• U.S.

Space: Self-Control in Soyuz 3

3 minute read
TIME

As Russia’s newest cosmonaut, Colonel Georgy Beregovoy, piloted his spacecraft through a series of seemingly routine maneuvers last week, nervous U.S. space officials began to relax. The flight of Soyuz 3 did not suggest that the Soviets had moved ahead in the race to the moon. Indeed, there was growing suspicion that Soyuz had not even achieved its own limited objectives.

Twice during the mission, Beregovoy guided Soyuz 3 close to unmanned Soyuz 2 in a maneuver that the Russians described as priblezhenie, or approach. Western experts were at a loss to explain why the two ships apparently never came closer than 650 ft. Soyuz (which means “union” in Russian) seemed designed for docking, and a Pravda article earlier in the week had noted that the purpose of the mission was “to perfect docking techniques in orbit.” Yet without any further attempt to link the two craft, Soyuz 2 was returned to earth and safely recovered. Beregovoy was left alone in space.

Another Voice? Not to be outdone by his U.S. counterparts, Beregovoy presented a humorless version of Apollo 7’s Walt, Wally and Donn Show. Live television from Soyuz showed him recording data on a pad and giving a thumbs-up gesture as he viewed the earth through a spacecraft window. Beregovoy also panned the TV camera around the Soyuz cabin, thus confirming reports that it was roomy enough to hold at least a few more cosmonauts.

In an oblique reference to the irritability demonstrated by the Apollo astronauts, Tass reported that Beregovoy showed “self-control” during his flight and had said that he would carry out all the orders of his ground controllers “with pleasure.” But the stolid cosmonaut lacked the snappy spontaneity of a Wally Schirra. When Soyuz 3 passed over Southeast Asia, Beregovoy radioed a greeting to the “courageous Vietnamese people” and sent his praise for their “heroic struggle against the American aggressors.”
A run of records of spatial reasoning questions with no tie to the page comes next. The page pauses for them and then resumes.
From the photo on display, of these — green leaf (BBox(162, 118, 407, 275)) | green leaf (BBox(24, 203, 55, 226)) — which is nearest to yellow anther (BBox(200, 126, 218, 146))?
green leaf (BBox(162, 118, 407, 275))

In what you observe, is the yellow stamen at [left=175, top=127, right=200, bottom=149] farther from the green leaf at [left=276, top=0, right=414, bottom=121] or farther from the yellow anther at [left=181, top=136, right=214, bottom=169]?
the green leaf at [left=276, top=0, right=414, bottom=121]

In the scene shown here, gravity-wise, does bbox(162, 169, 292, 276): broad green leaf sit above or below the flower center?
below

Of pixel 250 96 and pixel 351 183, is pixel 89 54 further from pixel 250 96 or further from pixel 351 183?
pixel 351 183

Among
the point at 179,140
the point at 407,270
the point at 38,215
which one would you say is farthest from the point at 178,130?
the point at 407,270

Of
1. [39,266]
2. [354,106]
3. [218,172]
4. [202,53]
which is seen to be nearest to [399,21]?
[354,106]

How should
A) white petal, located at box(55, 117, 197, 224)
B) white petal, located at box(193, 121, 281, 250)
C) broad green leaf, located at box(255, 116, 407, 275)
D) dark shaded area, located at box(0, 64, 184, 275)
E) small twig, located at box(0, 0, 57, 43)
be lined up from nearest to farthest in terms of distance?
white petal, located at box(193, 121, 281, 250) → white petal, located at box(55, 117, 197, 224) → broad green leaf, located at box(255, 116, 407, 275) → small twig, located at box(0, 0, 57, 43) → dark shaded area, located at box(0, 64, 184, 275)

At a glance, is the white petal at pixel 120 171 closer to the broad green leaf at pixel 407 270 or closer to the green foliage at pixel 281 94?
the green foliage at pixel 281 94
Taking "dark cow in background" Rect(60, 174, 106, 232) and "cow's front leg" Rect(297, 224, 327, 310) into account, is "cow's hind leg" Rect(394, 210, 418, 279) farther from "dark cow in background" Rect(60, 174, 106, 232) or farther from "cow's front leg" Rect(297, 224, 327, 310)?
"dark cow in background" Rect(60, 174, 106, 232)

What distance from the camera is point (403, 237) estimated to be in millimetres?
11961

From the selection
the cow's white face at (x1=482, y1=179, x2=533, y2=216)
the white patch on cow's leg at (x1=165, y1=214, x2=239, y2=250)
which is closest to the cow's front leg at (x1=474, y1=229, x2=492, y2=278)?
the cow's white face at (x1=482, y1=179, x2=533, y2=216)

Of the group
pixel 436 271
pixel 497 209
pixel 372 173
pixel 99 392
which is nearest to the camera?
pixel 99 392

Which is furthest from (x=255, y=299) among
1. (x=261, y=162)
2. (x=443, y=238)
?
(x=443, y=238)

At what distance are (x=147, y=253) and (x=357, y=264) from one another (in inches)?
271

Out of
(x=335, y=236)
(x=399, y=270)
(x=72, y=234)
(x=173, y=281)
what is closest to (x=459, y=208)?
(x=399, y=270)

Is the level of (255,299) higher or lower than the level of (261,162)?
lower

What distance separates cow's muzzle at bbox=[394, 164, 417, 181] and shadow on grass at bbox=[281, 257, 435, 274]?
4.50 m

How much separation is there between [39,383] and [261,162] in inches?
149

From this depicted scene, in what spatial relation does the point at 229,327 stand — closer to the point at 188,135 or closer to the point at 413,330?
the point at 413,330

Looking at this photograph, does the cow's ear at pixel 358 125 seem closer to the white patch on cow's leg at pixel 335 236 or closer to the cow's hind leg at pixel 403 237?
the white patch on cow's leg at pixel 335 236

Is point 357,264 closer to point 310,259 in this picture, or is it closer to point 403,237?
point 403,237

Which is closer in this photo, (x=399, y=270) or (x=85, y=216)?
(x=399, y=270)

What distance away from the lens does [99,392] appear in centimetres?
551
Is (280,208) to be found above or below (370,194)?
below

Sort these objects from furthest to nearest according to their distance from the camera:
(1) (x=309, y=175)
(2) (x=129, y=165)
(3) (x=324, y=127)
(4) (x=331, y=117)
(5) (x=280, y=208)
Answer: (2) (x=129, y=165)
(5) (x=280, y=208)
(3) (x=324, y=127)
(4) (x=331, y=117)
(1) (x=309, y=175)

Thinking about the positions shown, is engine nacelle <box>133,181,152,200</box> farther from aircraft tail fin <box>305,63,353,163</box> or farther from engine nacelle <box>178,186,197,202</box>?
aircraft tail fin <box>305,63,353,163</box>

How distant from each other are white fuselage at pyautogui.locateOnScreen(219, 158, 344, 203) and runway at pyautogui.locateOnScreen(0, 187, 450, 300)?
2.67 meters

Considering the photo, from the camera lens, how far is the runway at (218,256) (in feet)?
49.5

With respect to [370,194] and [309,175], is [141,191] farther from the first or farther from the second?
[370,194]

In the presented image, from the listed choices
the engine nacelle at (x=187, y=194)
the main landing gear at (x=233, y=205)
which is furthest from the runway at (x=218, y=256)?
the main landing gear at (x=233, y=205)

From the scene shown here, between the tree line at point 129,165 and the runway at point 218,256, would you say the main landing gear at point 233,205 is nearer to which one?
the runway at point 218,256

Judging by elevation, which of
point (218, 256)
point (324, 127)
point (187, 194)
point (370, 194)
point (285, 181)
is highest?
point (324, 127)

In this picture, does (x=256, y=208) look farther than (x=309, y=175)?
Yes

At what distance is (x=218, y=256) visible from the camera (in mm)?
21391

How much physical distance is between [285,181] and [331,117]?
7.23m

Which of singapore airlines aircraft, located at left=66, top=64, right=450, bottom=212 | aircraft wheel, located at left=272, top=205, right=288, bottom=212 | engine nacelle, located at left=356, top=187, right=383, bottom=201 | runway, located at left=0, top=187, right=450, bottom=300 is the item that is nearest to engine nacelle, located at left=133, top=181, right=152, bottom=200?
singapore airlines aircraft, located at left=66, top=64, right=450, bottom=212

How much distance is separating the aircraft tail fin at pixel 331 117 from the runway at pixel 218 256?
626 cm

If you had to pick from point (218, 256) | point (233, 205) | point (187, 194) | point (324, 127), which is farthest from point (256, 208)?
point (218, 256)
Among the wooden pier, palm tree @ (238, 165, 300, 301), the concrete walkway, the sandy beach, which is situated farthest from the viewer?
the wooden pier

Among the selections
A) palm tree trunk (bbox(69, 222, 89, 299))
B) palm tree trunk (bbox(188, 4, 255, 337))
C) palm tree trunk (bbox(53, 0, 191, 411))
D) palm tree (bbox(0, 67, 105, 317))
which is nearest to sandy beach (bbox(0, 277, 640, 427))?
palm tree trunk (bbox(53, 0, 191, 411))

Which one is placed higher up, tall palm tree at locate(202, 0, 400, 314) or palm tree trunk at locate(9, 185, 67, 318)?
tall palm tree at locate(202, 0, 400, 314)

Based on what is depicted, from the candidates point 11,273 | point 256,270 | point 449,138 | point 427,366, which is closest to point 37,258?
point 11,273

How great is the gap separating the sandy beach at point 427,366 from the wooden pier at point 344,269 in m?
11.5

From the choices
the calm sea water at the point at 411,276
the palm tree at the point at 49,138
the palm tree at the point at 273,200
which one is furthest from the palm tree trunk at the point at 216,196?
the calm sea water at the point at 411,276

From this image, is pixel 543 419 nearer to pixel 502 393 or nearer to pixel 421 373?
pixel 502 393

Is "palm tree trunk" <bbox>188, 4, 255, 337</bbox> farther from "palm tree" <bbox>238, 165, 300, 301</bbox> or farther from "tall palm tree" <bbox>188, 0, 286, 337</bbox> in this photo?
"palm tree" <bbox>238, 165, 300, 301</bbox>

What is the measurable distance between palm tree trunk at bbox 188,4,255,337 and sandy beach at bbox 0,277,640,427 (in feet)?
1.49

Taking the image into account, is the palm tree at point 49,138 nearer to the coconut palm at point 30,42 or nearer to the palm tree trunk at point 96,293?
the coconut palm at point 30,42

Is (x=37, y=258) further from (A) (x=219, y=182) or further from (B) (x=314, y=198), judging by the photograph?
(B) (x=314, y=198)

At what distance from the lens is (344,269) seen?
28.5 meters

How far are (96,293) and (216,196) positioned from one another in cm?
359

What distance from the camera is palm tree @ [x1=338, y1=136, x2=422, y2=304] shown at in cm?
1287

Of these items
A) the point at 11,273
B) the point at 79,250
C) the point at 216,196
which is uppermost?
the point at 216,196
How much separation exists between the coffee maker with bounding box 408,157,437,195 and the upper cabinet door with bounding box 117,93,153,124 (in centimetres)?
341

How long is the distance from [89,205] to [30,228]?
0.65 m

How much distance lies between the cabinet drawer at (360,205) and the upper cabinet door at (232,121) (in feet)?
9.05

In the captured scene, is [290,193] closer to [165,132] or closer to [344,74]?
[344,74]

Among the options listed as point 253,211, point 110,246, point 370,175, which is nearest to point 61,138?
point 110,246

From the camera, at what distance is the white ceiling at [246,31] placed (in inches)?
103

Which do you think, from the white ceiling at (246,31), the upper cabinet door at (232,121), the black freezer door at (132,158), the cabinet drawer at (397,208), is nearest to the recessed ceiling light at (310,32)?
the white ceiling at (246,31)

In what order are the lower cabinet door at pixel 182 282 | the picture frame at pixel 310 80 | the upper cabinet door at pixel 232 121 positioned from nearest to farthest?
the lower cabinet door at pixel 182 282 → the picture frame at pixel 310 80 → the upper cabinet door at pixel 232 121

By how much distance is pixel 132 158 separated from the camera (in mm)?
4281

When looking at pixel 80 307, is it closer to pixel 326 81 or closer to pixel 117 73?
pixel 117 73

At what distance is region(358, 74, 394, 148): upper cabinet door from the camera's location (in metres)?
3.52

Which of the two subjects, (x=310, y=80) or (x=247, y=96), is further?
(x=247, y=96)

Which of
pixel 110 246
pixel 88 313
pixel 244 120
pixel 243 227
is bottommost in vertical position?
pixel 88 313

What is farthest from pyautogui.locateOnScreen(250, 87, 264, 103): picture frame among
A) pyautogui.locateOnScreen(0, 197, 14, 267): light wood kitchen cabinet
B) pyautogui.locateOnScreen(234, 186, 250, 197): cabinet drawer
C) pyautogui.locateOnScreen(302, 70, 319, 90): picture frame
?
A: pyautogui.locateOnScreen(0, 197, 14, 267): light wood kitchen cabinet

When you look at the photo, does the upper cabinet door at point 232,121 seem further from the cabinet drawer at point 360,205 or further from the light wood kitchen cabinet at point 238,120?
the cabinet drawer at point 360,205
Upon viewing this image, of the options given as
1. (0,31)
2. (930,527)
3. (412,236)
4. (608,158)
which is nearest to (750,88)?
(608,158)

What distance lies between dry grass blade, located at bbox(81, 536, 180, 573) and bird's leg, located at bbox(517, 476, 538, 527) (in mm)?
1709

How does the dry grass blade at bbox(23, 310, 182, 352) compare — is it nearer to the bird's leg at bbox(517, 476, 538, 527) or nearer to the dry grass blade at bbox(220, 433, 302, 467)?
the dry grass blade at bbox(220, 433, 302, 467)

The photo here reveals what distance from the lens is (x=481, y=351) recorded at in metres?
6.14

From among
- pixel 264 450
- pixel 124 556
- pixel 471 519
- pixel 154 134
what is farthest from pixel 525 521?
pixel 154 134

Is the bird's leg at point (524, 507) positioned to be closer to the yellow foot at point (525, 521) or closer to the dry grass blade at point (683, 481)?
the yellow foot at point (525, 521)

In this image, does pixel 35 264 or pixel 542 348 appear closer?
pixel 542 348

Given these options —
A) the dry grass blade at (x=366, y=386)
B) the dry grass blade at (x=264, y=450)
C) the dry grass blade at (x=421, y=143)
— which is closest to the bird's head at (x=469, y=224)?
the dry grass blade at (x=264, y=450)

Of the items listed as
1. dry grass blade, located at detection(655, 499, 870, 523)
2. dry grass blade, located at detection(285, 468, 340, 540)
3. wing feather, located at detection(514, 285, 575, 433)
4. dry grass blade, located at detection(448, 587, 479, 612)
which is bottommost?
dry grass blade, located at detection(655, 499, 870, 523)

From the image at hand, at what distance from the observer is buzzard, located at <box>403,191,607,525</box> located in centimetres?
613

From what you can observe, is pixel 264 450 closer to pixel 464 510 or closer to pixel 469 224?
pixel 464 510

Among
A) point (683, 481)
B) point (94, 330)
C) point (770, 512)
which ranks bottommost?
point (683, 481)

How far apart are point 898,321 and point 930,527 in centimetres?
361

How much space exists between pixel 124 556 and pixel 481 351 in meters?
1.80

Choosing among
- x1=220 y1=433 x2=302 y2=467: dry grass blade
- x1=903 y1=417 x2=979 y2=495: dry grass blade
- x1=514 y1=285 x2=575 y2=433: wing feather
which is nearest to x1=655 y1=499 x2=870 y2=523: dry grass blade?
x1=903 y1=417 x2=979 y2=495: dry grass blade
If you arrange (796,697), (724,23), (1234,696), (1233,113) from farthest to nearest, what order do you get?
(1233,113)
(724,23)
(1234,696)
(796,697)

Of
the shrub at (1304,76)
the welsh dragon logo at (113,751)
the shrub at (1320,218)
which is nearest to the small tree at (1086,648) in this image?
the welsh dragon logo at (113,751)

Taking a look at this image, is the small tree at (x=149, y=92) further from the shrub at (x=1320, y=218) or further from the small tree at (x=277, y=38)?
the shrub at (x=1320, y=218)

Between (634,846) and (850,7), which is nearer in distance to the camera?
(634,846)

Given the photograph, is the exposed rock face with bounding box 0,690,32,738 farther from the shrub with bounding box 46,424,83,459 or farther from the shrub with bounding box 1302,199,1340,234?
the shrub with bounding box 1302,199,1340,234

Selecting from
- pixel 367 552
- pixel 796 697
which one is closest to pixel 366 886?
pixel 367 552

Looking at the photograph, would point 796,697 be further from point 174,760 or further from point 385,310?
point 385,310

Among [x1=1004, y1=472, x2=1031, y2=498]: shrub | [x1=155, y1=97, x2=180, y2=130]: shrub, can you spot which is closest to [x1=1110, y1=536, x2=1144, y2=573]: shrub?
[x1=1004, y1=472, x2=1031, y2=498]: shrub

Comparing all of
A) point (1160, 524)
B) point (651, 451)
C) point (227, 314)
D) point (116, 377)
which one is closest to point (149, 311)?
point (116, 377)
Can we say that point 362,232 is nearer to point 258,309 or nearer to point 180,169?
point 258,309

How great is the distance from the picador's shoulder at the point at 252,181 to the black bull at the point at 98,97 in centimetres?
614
By midweek, the Russians announced that Soyuz 3 had “completed the full volume of its scientific, engineering and medical experiments.” But the spacecraft remained in orbit, and hints in the Soviet press suggested to Western experts that another manned ship might be launched to rendezvous and dock with Soyuz 3. But after only four days in space, and apparently without making any significant new technical breakthroughs, Cosmonaut Beregovoy brought Soyuz 3 safely back to earth, landing it by parachute on the snowy steppes of Kazakhstan.

Satisfied that the Russians had not taken a great leap forward in manned spaceflight, U.S. spacemen moved ahead with their own plans to assault the moon. As technicians continued their inch-by-inch inspection of the Apollo 7 and sifted through its telemetered data, NASA officials promised that they would decide before mid-November whether to send Apollo 8 around the moon in December.